In 2020 the Saving the Wild Bee Keeping Project was launched in Kenya in the race to save the Kimana Wildlife Corridor and secure critical wild land for elephants and all wildlife in the greater Amboseli ecosystem. To support the project, Saving the Wild produced ‘Kimana Tuskers’, an award-winning short film of epic proportions that tells the story of a vanishing landscape, seen through the eyes of vanishing giants.
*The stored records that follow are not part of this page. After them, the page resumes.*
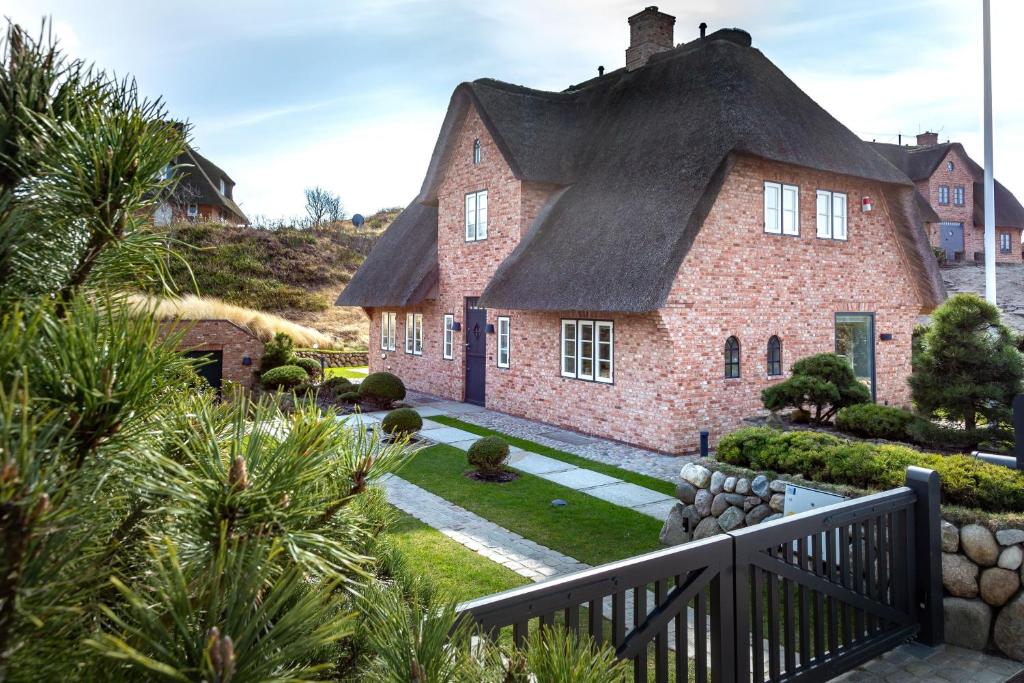 een groot bakstenen huis met een rieten dak bij Ferienhaus Heidehüs Mellhörn in List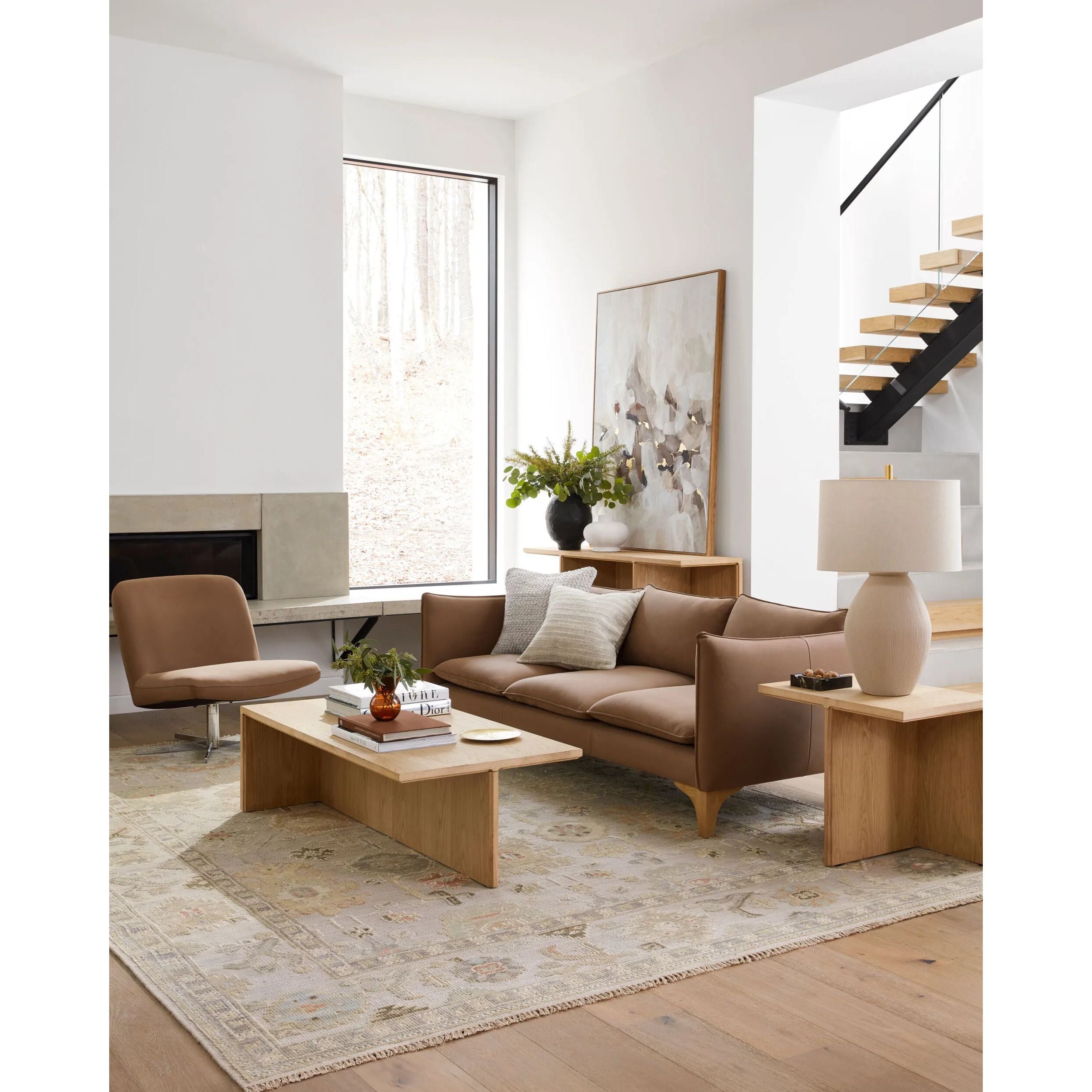 Introducing the Sinclair, an exquisite handmade rug that brings a touch of farmhouse cottage charm to any room. This piece is meticulously hand-knotted in India from wool, ensuring a medium pile that's both comfortable underfoot and durable for high traffic areas. To further enhance its longevity, we recommend using it with a rug pad. Amethyst Home provides interior design, new home construction design consulting, vintage area rugs, and lighting in the Tampa metro area.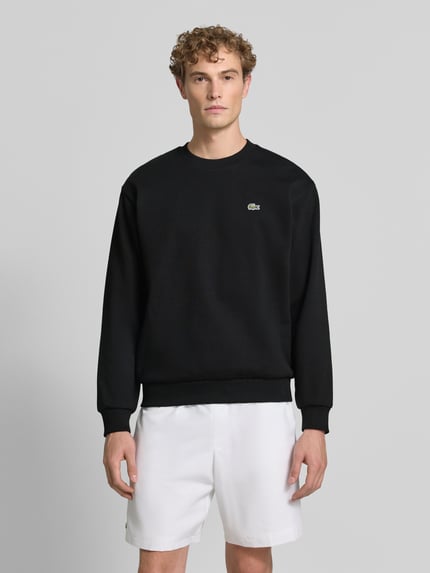 Männermodel trägt schwarzes Regular Fit Sweatshirt aus Baumwoll-Mix von Lacoste, glatte Struktur, weiße Shorts, Ganzkörperansicht von vorne. Herren Sweatshirt von Lacoste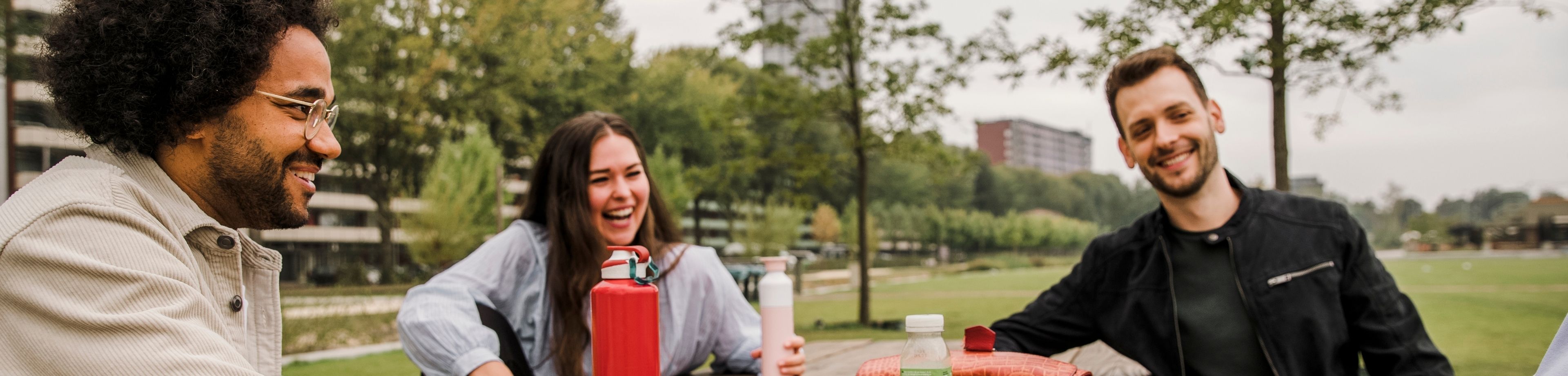 Een groepje jonge mensen zit bij elkaar aan een houten picknicktafel in een stadspark.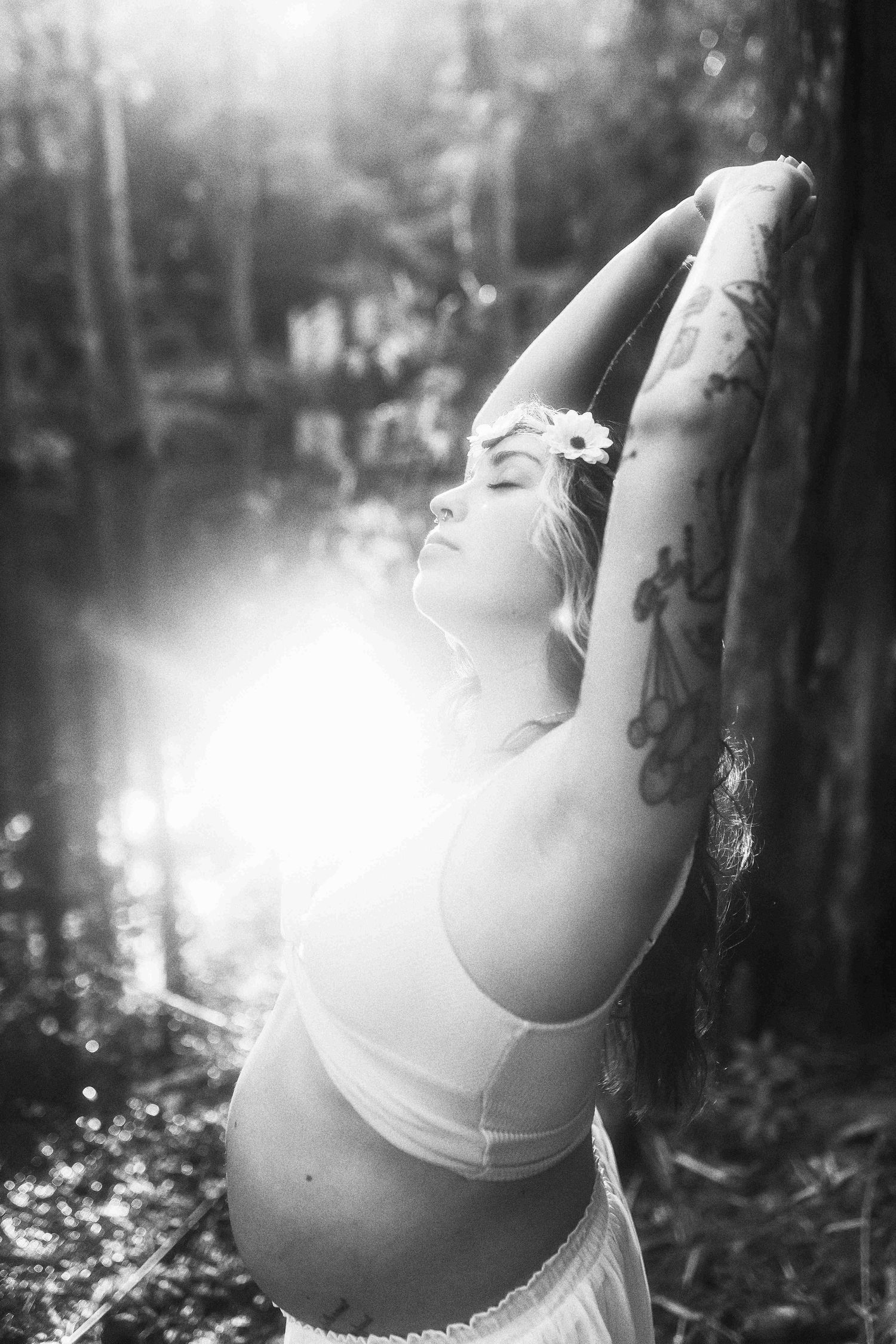 Black and white maternity photo of tattooed woman with flower crown, arms raised, bathed in sunlight near a forest pond.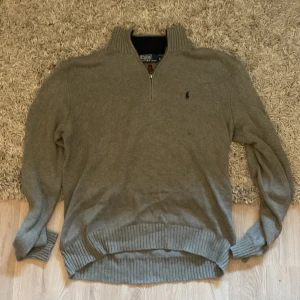 Grå stickad tröja Polo Ralph Lauren - Snygg grå stickad tröja från Polo Ralph Lauren med halv dragkedja och ribbade muddar. Klassisk broderad logga på bröstet och hög krage. Perfekt för lager-på-lager under kyliga dagar.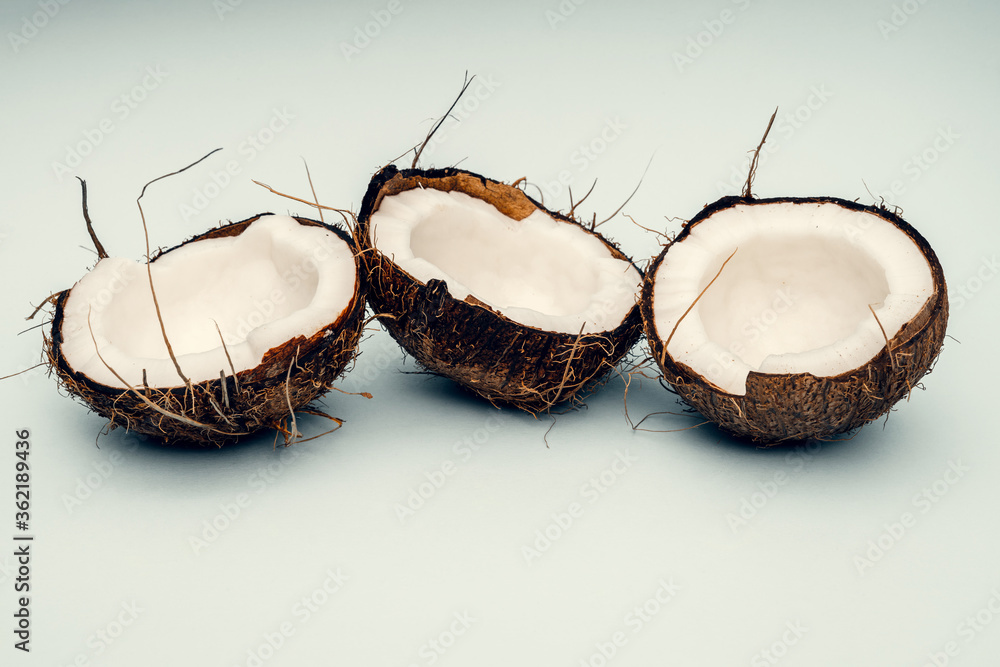 Parts of coconut on a colored background. Close up. Fresh ripe coconut broken into pieces. Parts of coconut on a colored background. Close up. Fresh ripe coconut broken into pieces.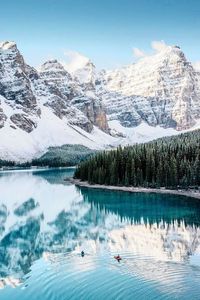 Scenic view of lake by snowcapped mountains against sky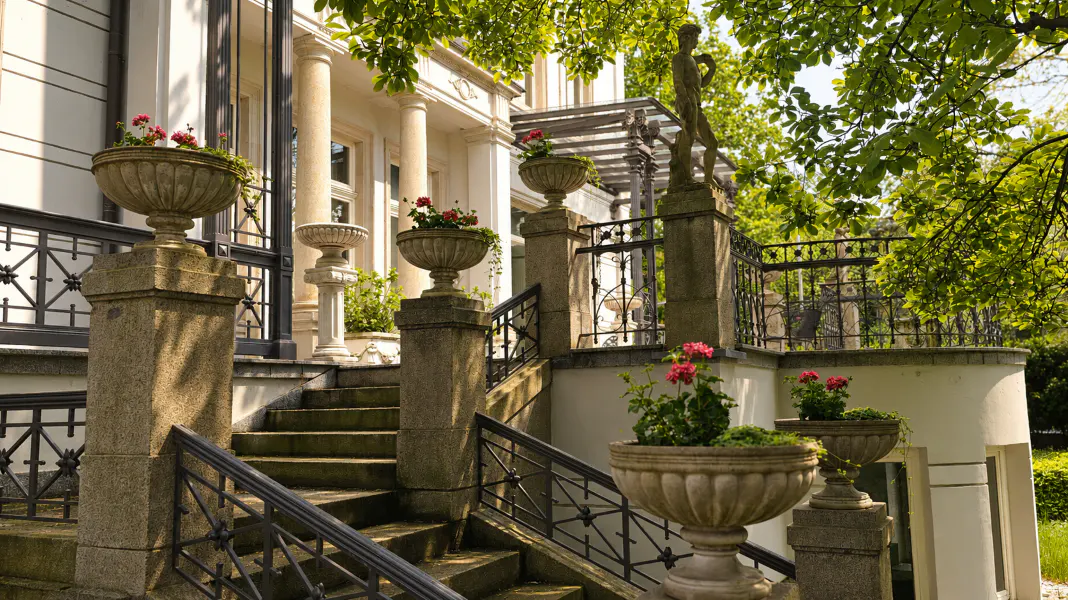 Stone steps lead to a white building with columns. Urns with red flowers line the stairs and a black metal railing. Green trees are in the background.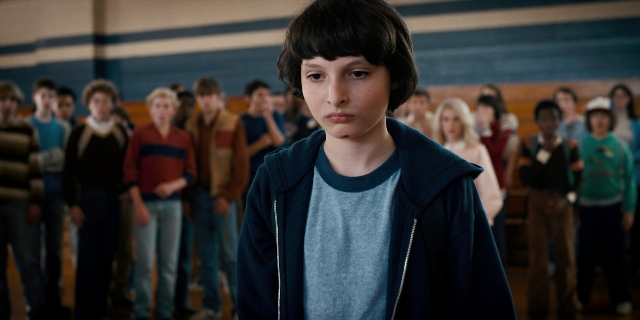 Medium shot frame from Stranger Things — standing, room, shirt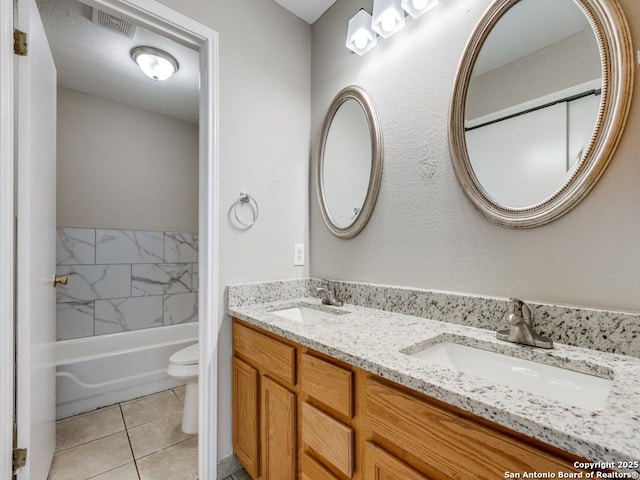 full bathroom with tile patterned flooring, vanity,  shower combination, and toilet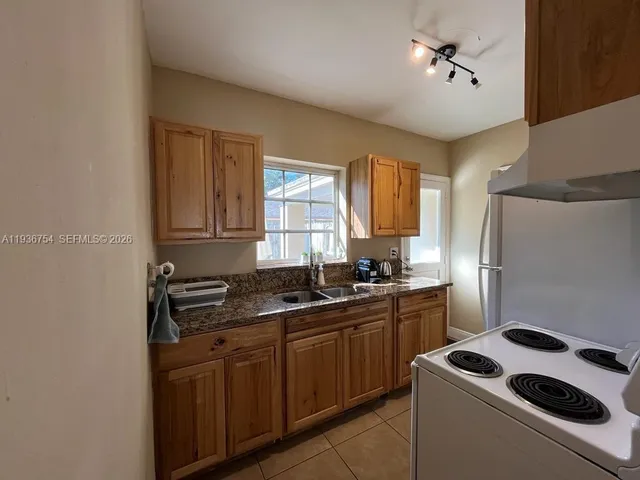 a kitchen with sink a stove and refrigerator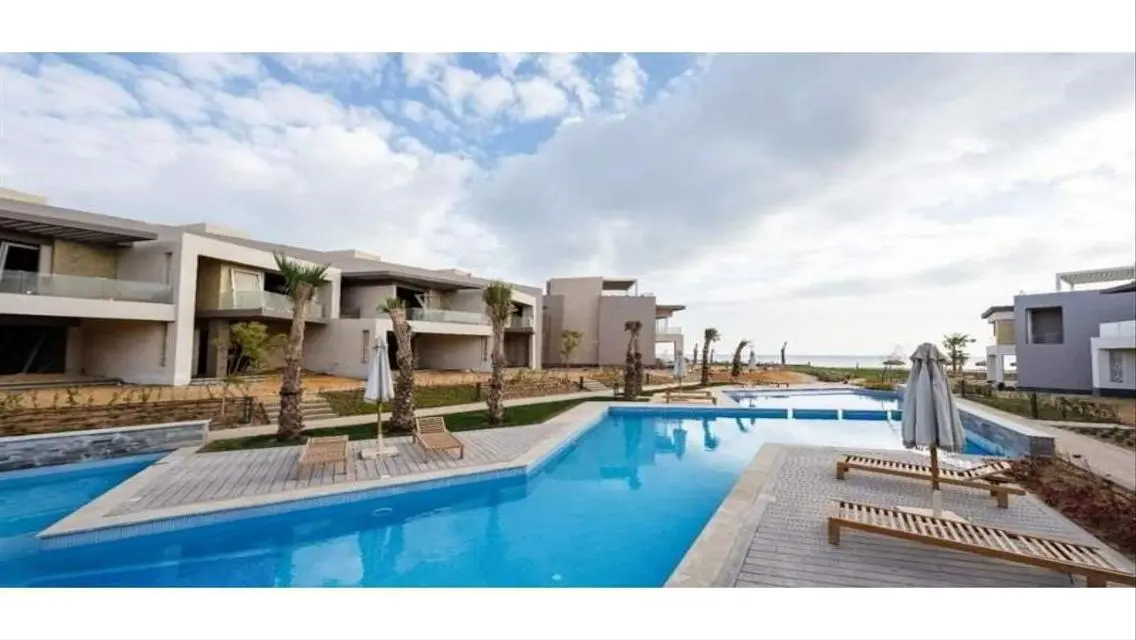 Luxury Apartment with Private Garden and Shared Pool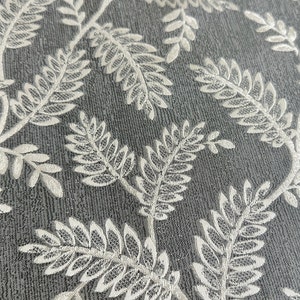 K&ouml;nnte beinhalten: Nahaufnahme eines grauen Stoffes mit einem wei&szlig;en Blumenmuster. Das Muster zeigt zarte, sich wiederholende farnartige Bl&auml;tter.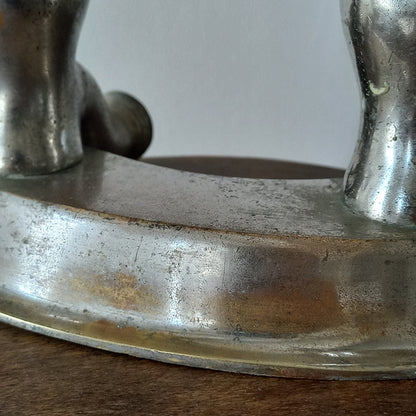 Close-up of a vintage metal faucet on a wooden background with visible wear and tear 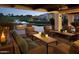 Inviting outdoor patio with comfortable seating, fire feature, and views of the well-manicured landscape at 4927 E Hazel Dr # 2, Phoenix, AZ 85044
So far 200 hives have been successfully rolled out – with profits from the sale of the honey invested into an education scholarship fund for daughters of the Maasai landowners.

Saving the Wild Honey, implemented by Big Life Foundation.


The next phase will fulfil Saving the Wild’s longterm vision of women empowerment in Africa

Saving the Wild WOMEN: Financial independence through beekeeping.

July 14th 2022: Official Launch of Saving the Wild WOMEN, with so far 100 colonized hives.

Spanning Southern Africa and East Africa, Saving the Wild WOMEN is our lifetime commitment to women empowerment and cultural diversity. 

Saving the Wild’s inaugural project begins in Kenya, continuing the race to secure wild land in the Kimana Wildlife Corridor, except this time there is a cultural shift taking place in what is traditionally a patriarchal society. We’re betting on young Maasai women living in Kimana to lead from the front, and gain financial independence through bee keeping and the arts. 

Currently aged between 16 and 21, over the next four years they will be mentored by world class bee keepers and entrepreneurs, and in four years time they will be handed the keys to the business, or in this case, the bee houses. Sometimes there really is a pot of gold at the end of the rainbow, because honey is the gift that keeps on giving…

Key Objectives, with so far eight young women aged between 16 and 21 in training to become bee keeping entrepreneurs.

  • Working in harmony with nature to enable women empowerment and financial independence.
  • Securing wild land within the Kimana Wildlife Corridor and Greater Amboseli ecosystem, thus ensuring a future for the last great tuskers, all elephants and all wildlife.
  • Increase the population of bees, creating a more healthy and robust ecosystem. Preservation of bee colonies is vital to the planet – with at least one third of food production reliant on bees.
Construction of bee houses to keep the bees safe from honey badgers and other threats

Securing wild land through bee keeping.
There will be no animals to save, if they have nowhere to live.